3. Once I have the workers and queen cell installed, how long should I leave the nuc sealed? I've read that closing the entrance and putting the nuc in a cool, dark place for 3 or 4 days can help convince the workers to stay put.

I'm still new at queen rearing, and any advice or suggestions would be welcomed.

Roger


----------



## Akademee (Apr 5, 2020)

I learned a lot about the mini nucs by watchinghttps://www.youtube.com/watch?v=rL3HRd1n53g, they have a lot of good videos on queen rearing if you haven't seen them already


----------



## rbc7snc (Jul 14, 2020)

Akademee said:


> I learned a lot about the mini nucs by watchinghttps://www.youtube.com/watch?v=rL3HRd1n53g, they have a lot of good videos on queen rearing if you haven't seen them already


That video that inspired me to try the mini nucs. I'm a backyard hobbyist and don't have the space or resources for large quantities of full size mating nucs. I have a number of friends who are beekeepers as well, and my goal is to eventually be able to produce a small but steady supply of mated queens primarily for our own use. 

I've had trouble obtaining the pheromone strips used in the video. I have some on order, but I'm not sure when they will actually ship. 
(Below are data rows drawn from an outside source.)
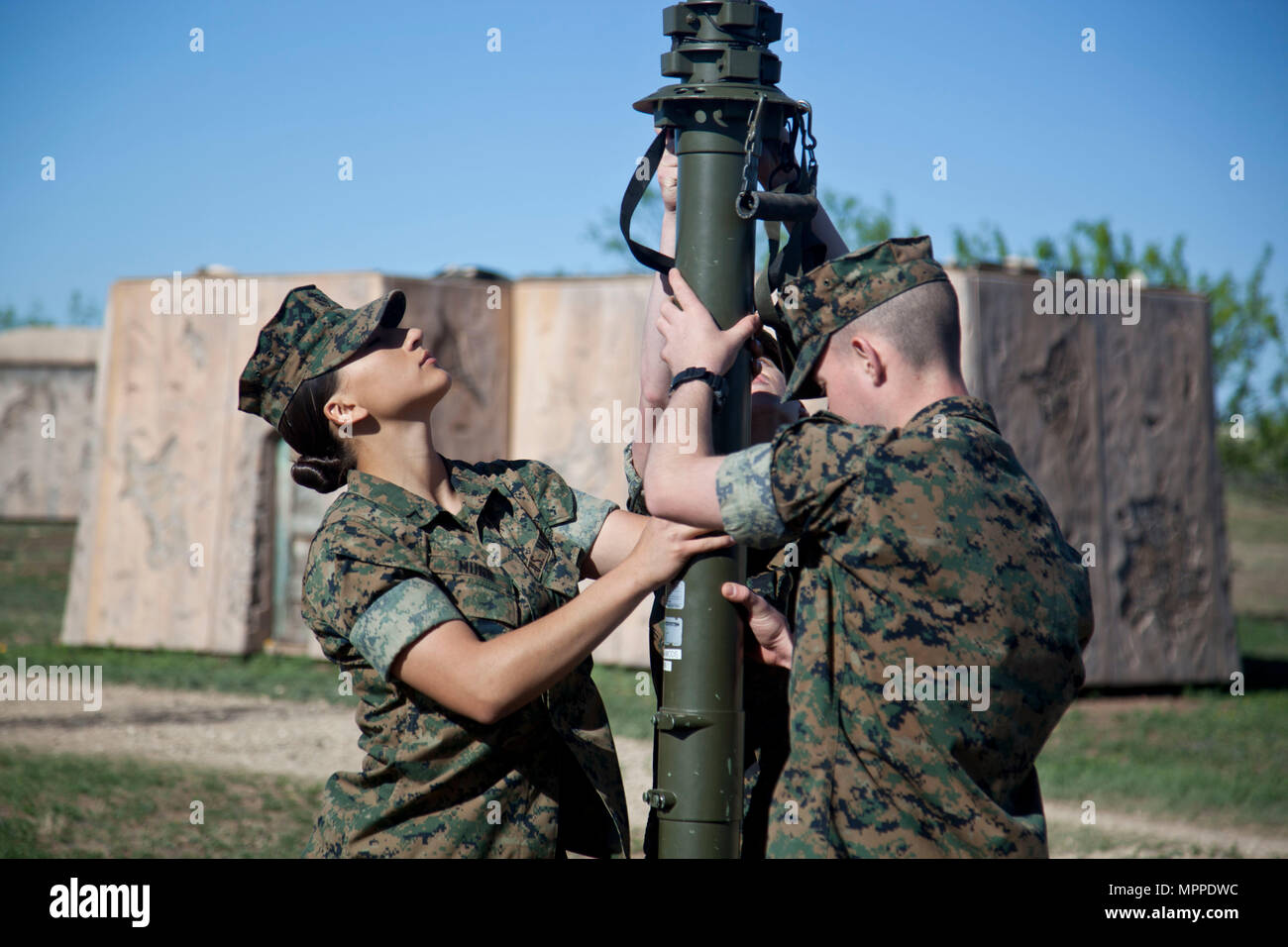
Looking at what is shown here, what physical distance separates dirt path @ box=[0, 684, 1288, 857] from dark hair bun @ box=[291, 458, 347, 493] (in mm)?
4807

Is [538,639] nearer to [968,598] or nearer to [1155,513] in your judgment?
[968,598]

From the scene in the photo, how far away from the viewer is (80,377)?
1150 inches

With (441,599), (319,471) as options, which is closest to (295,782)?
(319,471)

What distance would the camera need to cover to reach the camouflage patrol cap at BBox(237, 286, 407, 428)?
10.5 ft

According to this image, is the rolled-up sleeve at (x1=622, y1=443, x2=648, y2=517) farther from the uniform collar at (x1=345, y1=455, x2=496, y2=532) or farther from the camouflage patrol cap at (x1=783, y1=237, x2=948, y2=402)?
the camouflage patrol cap at (x1=783, y1=237, x2=948, y2=402)

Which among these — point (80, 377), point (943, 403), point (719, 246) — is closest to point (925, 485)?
point (943, 403)

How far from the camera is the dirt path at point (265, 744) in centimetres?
760

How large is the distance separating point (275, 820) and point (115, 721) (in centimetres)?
354

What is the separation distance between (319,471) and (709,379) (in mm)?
1122
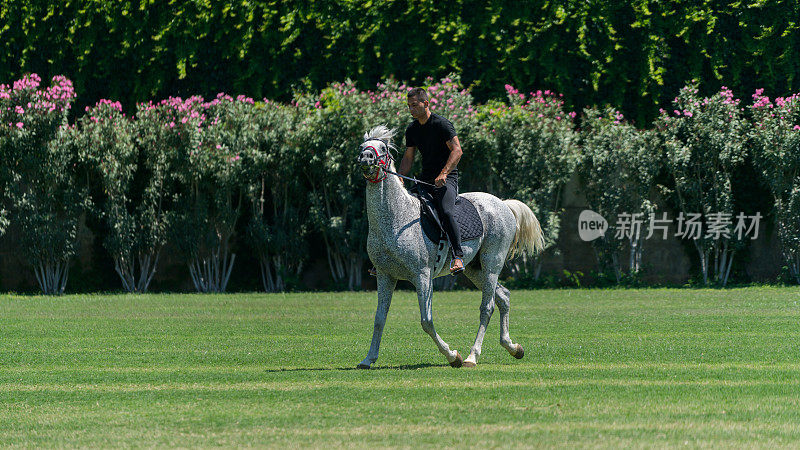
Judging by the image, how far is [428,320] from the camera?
1042cm

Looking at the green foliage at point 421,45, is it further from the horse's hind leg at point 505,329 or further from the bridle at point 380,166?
the bridle at point 380,166

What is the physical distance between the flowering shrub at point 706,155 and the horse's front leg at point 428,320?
1428cm

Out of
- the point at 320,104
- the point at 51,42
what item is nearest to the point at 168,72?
the point at 51,42

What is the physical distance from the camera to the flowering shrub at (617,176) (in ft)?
76.5

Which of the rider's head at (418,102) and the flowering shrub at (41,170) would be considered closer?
the rider's head at (418,102)

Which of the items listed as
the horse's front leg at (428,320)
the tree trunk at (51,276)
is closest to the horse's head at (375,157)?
the horse's front leg at (428,320)

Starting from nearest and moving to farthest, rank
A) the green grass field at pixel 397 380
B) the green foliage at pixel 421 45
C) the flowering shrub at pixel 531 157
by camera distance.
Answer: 1. the green grass field at pixel 397 380
2. the flowering shrub at pixel 531 157
3. the green foliage at pixel 421 45

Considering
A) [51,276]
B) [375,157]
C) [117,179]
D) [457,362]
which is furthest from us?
[51,276]

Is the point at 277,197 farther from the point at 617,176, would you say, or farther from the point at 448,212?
the point at 448,212

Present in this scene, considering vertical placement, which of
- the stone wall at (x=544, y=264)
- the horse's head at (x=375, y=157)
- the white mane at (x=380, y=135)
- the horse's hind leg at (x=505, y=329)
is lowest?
the horse's hind leg at (x=505, y=329)

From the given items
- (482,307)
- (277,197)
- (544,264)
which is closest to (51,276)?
(277,197)

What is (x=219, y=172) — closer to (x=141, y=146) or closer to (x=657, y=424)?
(x=141, y=146)

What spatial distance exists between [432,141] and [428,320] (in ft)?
6.44

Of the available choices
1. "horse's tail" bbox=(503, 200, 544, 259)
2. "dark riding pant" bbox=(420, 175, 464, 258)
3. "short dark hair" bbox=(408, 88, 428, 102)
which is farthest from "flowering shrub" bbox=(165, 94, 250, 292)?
"short dark hair" bbox=(408, 88, 428, 102)
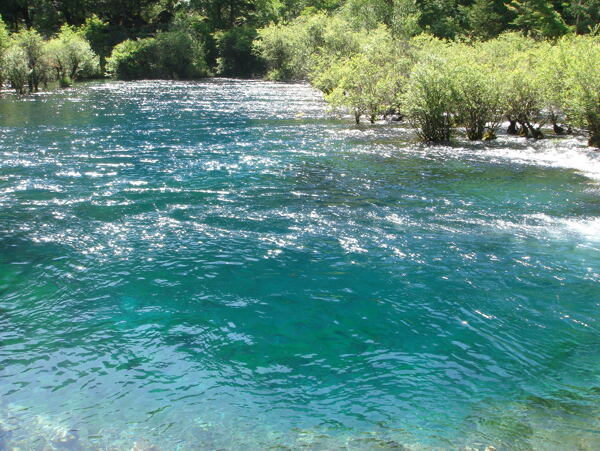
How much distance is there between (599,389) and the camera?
770 cm

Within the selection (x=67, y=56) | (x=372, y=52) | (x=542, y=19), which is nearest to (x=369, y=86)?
(x=372, y=52)

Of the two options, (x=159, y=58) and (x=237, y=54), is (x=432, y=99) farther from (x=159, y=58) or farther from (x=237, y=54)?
Result: (x=237, y=54)

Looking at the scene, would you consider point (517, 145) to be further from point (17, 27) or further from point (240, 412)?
point (17, 27)

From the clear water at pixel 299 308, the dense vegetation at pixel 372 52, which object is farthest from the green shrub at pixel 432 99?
the clear water at pixel 299 308

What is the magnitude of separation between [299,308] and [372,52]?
33113mm

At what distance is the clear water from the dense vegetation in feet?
23.3

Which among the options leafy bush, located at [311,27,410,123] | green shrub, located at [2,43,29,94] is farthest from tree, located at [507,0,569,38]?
green shrub, located at [2,43,29,94]

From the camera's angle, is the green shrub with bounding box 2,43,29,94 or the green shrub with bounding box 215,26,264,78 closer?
the green shrub with bounding box 2,43,29,94

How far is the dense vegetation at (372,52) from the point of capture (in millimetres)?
27234

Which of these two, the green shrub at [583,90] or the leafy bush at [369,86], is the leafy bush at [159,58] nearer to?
the leafy bush at [369,86]

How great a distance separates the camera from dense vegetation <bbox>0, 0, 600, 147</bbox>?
89.4 ft

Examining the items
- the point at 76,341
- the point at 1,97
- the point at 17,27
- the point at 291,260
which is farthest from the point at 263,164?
the point at 17,27

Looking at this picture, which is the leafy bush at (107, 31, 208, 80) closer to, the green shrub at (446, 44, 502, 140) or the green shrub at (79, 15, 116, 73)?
the green shrub at (79, 15, 116, 73)

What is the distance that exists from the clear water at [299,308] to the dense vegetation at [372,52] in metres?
7.09
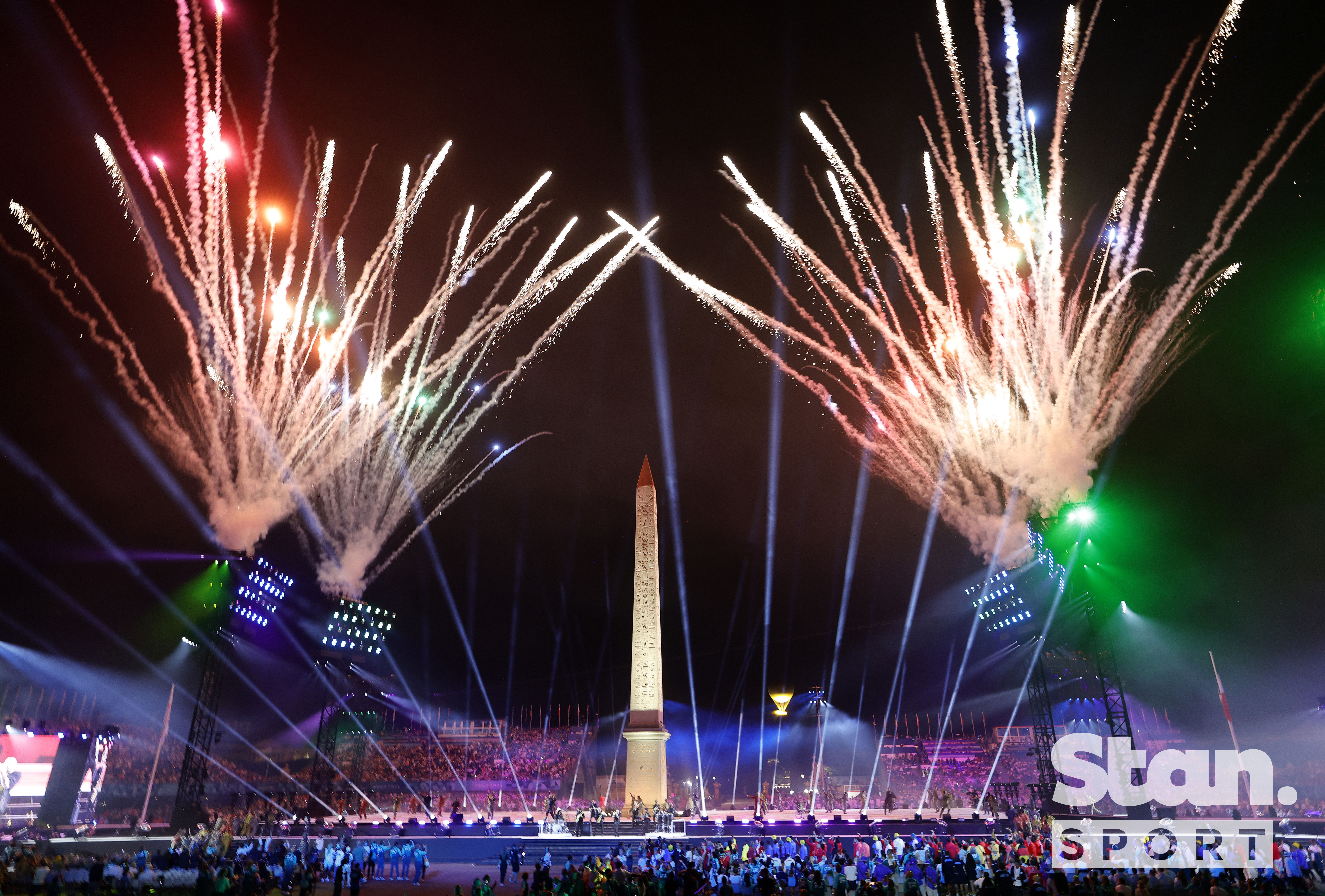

If the earliest the queen cell can hatch is day #10 after grafting, I'm leaning towards putting some worker bees and the queen cell into the mating nuc on day #9 and then keeping the entrance closed for 3-4 days until the queen cell hatches. Given that the local temperatures are reaching the mid 90s, I'm considering putting them in my air conditioned basement while the entrance is closed up since they won't be able to leave the nuc box to regulate temperature.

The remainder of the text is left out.